Businesses are having the toughest time filling hourly, entry-level and midlevel nonmanagerial positions, especially in sectors such as manufacturing, hospitality, food service and health care.
“The worker shortage is a national economic emergency, and it poses an imminent threat to our fragile recovery and America’s great resurgence,” Suzanne Clark, the president and CEO of the United States Chamber of Commerce, said.
We must tackle this crisis on a local level.
We need to accept that job automation is a necessity not a conspiracy of the elite.

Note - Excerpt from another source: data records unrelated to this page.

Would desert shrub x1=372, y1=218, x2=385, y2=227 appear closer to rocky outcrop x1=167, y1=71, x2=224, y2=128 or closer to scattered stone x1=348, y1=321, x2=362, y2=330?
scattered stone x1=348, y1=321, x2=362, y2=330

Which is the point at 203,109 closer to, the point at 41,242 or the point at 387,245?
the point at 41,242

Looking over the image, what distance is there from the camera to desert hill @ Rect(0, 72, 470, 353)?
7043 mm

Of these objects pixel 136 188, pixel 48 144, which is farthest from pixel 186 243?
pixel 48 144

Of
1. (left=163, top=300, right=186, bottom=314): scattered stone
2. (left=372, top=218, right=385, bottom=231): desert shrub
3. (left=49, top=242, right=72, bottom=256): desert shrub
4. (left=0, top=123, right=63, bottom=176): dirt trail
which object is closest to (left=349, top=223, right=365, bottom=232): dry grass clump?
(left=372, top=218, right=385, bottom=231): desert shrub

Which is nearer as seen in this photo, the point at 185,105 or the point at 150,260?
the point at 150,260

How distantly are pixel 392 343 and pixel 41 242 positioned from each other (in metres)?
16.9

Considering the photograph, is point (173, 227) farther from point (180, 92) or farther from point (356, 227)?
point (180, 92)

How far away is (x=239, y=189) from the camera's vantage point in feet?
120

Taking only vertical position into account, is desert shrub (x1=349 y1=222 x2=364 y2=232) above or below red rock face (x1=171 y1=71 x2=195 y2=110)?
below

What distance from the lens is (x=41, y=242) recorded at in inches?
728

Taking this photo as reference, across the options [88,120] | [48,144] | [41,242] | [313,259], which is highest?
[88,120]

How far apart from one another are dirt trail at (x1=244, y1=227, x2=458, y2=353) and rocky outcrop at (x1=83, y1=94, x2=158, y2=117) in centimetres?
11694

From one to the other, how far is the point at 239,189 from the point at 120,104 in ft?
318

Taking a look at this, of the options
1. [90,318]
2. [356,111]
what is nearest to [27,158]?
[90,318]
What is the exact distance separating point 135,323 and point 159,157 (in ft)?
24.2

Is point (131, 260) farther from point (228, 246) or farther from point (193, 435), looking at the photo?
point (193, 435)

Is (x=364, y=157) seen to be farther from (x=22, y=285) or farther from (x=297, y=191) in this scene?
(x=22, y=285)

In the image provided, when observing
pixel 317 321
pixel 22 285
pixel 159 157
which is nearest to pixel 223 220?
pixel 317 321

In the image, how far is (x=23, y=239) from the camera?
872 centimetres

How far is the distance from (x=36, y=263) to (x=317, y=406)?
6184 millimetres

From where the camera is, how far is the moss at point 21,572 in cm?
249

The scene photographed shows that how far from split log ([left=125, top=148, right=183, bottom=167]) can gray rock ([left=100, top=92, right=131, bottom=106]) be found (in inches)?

I once attended a local panel discussion during which a leader from a Rockland manufacturer was shouted down describing the steps the business was taking to automate their production lines.
Rocklanders were irate that people were being replaced by machines. But according to a recent New York Times editorial: “There’s no future in working the fry station at White Castle. We should welcome the robot that’s now doing that job at some locations. Automating bad jobs has positive consequences for productivity.”
We need to support and expand job training and apprenticeship programs. New York State facilitates apprenticeship programs that provide incentives and support for participating businesses. The Department of Labor is constantly seeking more businesses to join the program. Now is the time to do it.
We also need to foster a happier workforce. Where possible, business owners should provide flexible hours and remote work. Fortune 500 companies are giving employees sabbaticals or even shutting down periodically to reduce everyone’s stress. At a minimum, we all need to embrace the Internet meme “The world is short-staffed. Be kind to those who showed up.”